The Irresistible Synthetic [Koolhaas' fancy little term] pervades every corner; each compartment is equipped to pursue its private existential journey: the building has become a laboratory, the ultimate vehicle of emotional and intellectual adventure.
Its occupants are at once the researchers and the researched [emphasis-SYborg].
Manhattan turns into a dry archipelago of blocks [anyone want to play hot lava?].
The Grid is the neutralizing agent that structures these episodes. Within the network of its rectilinearity, movement becomes ideological navigation between the conflicting claims and promises of each block [further, physical movement becomes, more or less, rectilinear, while for The SYborg, the cognitive map, conceptual movement, bends; a repertoire of emotions, experiences, memories, etc., attached to specific zones, re-modifies the itinerary].
The 1916 Zoning Law describes on each plot or block of Manhattan's surface an imaginary envelope that defines the outlines of the maximum allowable construction.

• [Provided data]:
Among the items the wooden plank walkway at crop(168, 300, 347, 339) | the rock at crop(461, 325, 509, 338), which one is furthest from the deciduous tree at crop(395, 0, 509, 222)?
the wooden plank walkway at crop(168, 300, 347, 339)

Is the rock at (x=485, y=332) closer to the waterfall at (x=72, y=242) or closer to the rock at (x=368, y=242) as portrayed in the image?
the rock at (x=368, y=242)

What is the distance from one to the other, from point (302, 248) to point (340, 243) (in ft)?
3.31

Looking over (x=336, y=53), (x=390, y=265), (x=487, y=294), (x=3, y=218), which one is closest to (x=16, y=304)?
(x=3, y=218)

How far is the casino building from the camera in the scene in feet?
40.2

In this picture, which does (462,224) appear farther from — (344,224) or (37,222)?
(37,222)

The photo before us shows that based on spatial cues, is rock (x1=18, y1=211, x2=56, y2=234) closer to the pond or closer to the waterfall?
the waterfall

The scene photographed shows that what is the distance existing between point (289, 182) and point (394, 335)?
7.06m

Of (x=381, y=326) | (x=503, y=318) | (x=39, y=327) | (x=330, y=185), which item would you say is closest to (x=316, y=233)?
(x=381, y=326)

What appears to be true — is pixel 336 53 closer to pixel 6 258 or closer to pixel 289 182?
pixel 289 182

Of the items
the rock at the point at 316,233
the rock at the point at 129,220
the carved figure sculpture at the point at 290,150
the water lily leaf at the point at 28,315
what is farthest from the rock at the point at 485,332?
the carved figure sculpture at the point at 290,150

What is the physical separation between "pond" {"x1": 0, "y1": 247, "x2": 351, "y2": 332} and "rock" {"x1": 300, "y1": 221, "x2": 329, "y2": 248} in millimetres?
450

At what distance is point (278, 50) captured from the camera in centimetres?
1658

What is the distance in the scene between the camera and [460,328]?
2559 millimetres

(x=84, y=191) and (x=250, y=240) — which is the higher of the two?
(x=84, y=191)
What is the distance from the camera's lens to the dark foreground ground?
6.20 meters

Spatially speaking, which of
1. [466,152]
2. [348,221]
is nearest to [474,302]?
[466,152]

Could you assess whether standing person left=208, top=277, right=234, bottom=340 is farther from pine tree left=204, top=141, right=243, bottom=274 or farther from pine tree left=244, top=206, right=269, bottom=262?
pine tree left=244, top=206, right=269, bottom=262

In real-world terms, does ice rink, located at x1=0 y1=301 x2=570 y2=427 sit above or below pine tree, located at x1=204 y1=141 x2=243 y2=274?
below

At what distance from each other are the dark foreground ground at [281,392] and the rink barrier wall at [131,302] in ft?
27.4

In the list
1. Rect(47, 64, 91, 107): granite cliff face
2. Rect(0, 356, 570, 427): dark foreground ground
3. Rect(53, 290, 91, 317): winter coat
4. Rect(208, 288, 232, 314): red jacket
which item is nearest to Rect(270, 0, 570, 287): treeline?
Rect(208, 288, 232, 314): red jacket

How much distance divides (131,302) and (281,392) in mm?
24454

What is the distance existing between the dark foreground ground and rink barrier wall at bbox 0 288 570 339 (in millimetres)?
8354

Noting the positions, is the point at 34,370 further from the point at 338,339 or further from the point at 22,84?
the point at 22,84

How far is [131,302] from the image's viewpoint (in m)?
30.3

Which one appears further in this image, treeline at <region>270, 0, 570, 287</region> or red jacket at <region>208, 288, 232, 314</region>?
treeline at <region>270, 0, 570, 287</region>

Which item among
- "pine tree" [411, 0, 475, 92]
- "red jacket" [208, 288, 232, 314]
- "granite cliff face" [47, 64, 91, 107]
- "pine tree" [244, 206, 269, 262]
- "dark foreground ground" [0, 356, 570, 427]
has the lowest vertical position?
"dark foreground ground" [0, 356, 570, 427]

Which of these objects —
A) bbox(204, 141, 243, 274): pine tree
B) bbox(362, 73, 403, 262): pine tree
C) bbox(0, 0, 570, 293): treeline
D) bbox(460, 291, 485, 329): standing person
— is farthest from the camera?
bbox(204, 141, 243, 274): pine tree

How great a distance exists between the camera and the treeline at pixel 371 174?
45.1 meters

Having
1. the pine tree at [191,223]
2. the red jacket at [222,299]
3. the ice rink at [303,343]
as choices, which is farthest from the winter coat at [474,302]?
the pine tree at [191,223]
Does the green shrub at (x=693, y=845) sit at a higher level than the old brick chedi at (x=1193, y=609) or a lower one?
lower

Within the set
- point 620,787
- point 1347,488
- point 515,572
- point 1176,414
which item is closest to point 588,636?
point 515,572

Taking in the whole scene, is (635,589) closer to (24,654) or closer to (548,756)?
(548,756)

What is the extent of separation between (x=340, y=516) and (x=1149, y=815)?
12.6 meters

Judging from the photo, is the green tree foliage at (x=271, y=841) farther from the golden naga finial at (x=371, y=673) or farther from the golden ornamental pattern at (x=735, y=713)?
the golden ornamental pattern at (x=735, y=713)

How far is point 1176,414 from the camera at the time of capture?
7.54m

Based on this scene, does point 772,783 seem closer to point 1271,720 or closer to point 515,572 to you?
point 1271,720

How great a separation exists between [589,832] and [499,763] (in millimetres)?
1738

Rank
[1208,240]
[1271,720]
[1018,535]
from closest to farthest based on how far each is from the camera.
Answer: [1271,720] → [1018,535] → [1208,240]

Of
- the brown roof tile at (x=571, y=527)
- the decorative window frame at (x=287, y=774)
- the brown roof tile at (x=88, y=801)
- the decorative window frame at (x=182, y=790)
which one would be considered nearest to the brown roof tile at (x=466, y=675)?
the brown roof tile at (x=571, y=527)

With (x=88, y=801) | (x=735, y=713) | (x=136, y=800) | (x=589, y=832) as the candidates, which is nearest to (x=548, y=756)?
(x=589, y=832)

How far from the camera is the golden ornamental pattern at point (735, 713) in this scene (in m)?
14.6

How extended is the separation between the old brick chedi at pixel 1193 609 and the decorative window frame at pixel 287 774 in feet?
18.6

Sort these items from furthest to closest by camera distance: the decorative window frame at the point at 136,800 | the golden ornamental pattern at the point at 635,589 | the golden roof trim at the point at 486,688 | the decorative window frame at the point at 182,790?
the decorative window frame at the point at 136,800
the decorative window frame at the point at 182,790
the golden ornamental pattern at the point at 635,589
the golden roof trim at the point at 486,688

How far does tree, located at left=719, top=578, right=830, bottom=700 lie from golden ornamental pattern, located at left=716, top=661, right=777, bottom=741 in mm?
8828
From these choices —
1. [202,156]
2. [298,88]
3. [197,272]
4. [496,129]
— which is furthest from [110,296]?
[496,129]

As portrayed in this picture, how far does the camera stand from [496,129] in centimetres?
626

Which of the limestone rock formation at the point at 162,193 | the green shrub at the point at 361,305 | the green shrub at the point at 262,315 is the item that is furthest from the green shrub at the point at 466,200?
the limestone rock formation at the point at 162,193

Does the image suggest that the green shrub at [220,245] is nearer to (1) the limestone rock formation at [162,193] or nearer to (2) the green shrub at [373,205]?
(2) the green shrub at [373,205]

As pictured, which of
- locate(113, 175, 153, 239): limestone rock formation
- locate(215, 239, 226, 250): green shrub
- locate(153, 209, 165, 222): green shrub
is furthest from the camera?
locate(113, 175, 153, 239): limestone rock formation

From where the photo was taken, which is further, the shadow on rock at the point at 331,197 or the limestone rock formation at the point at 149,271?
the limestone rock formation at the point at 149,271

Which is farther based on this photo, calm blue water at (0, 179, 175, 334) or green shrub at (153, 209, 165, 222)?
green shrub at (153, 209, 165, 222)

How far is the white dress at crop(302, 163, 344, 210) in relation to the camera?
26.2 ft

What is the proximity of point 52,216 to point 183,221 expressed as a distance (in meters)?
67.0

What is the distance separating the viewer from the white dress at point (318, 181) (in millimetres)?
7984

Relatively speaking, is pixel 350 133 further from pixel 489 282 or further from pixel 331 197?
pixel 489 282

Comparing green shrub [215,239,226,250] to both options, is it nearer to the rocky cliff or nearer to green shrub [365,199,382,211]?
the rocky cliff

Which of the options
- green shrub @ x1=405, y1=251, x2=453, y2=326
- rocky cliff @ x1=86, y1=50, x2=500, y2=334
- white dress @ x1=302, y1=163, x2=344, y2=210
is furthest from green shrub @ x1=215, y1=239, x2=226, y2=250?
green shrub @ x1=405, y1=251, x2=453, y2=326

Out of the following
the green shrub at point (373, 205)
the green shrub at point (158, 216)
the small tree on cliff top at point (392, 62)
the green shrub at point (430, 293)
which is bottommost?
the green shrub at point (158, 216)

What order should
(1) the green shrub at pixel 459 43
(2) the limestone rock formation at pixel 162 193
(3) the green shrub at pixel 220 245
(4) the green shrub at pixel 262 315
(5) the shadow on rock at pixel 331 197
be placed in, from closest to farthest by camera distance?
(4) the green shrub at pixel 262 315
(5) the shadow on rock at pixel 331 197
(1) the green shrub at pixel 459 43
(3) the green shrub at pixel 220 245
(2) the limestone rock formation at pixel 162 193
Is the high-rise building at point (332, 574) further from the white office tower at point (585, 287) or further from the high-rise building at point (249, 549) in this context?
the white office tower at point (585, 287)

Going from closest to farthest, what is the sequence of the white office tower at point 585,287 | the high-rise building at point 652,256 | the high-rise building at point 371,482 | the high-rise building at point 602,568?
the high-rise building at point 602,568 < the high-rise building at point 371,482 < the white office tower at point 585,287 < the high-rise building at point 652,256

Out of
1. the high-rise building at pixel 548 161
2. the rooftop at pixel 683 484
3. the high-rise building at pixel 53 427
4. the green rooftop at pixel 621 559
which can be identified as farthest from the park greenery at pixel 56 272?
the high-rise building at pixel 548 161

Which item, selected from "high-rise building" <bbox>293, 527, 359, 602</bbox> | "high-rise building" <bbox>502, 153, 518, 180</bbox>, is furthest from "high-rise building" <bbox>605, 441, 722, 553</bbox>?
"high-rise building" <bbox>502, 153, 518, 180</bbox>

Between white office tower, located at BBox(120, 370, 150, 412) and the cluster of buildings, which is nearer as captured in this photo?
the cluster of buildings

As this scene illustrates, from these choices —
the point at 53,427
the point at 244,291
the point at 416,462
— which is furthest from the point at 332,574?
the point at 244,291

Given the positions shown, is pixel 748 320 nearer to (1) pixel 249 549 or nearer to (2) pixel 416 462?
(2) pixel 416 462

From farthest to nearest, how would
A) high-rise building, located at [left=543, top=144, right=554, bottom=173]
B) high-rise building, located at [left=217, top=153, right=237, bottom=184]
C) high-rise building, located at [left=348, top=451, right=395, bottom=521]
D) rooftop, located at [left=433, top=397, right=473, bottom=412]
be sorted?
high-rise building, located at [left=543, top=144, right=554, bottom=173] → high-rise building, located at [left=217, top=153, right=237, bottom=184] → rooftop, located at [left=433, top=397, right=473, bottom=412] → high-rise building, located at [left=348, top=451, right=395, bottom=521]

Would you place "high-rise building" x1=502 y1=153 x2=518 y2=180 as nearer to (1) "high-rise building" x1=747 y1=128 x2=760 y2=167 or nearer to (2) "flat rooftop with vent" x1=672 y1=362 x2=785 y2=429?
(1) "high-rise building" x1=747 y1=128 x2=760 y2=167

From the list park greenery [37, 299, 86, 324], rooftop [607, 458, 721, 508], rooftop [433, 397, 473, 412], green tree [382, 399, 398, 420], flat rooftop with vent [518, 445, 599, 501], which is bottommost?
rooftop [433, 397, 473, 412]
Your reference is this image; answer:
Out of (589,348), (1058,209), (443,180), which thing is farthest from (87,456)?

• [Tasks and exercises]:
**1)** In the passage on Manhattan, what does the 1916 Zoning Law describe on each plot or block of Manhattan's surface?
**2)** Echo the passage on Manhattan from "Its occupants are" up to and including "re-modifies the itinerary].".
**3)** Proceed with the passage on Manhattan, picking up after its final sentence.
The rows have no part in this work.

• [The results]:
**1)** An imaginary envelope that defines the outlines of the maximum allowable construction.

**2)**
Its occupants are at once the researchers and the researched [emphasis-SYborg].
Manhattan turns into a dry archipelago of blocks [anyone want to play hot lava?].
The Grid is the neutralizing agent that structures these episodes. Within the network of its rectilinearity, movement becomes ideological navigation between the conflicting claims and promises of each block [further, physical movement becomes, more or less, rectilinear, while for The SYborg, the cognitive map, conceptual movement, bends; a repertoire of emotions, experiences, memories, etc., attached to specific zones, re-modifies the itinerary].

**3)**
The law takes the Woolworth as norm: the process of sheer multiplication is allowed to proceed up to a certain height; then the building must step back away from the plot line at a certain angle to admit light to the streets. A Tower may then carry 25 percent of the plot area to unlimited heights. The last clause encourages the tendency of single structures to conquer the vastest possible area, i.e., a whole block, in order to make the 25 percent that can be a Tower as large (profitable) as possible.
In fact, the 1916 Zoning Law is a back-dated birth certificate that lends retroactive legitimacy to the Skyscraper [structure primarily responsible for "canyonizing" the topography—walking The Street, one's perspective becomes instantanized; turning a corner becomes starting all over again].
The Zoning Law is not only a legal document; it is also a design project. In a climate of commercial exhilaration where the maximum legally allowable is immediately translated into reality, the "limiting" three-dimensional parameters of the law suggest a whole new idea of Metropolis [this emergent idea of Metropolis ultimately bets against the poker-faced pedestrian who zoning out, bluffs, raising the stakes; Metropolis will never be total except as idea].
To construct a House haunted by its own past and those of other buildings: such is the Manhattanist strategy for the production of vicarious history, "age" and respectability. In Manhattan the new and revolutionary is presented, always, in the false light of familiarity.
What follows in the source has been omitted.